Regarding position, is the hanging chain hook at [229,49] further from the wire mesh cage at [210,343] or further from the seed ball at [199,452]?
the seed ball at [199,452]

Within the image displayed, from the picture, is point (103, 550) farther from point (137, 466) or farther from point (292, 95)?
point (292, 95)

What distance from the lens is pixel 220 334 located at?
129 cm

* * *

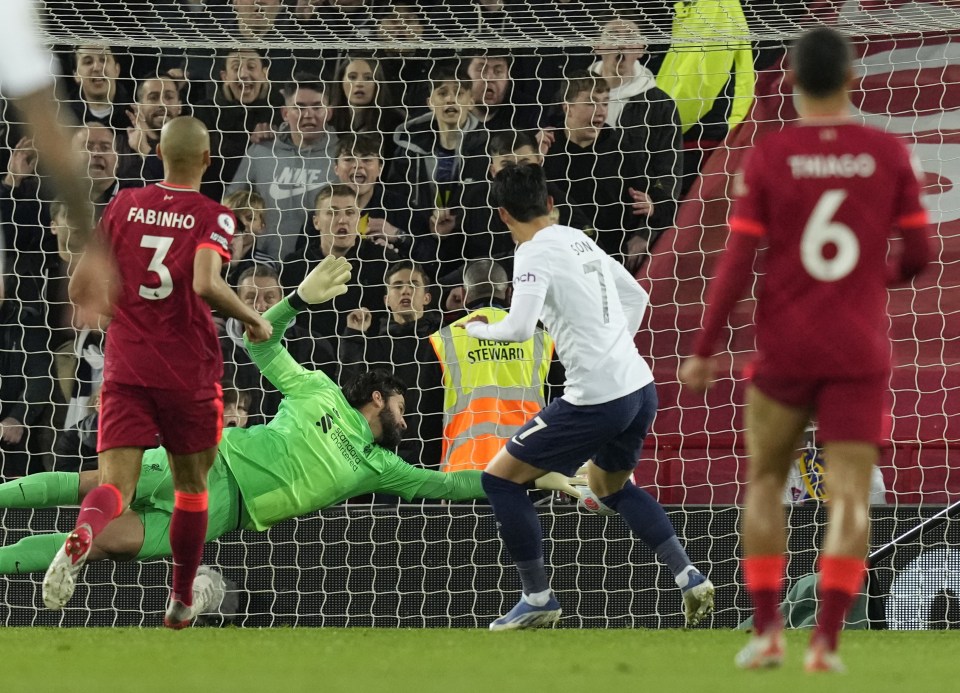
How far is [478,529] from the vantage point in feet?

* Exercise: Extract every line of the material above that contains the string "seed", matching uppercase and lowercase letters exactly.

* Reply to the task:
Regarding position, is the hanging chain hook at [229,49] further from the wire mesh cage at [210,343] or further from the seed ball at [199,452]?
the seed ball at [199,452]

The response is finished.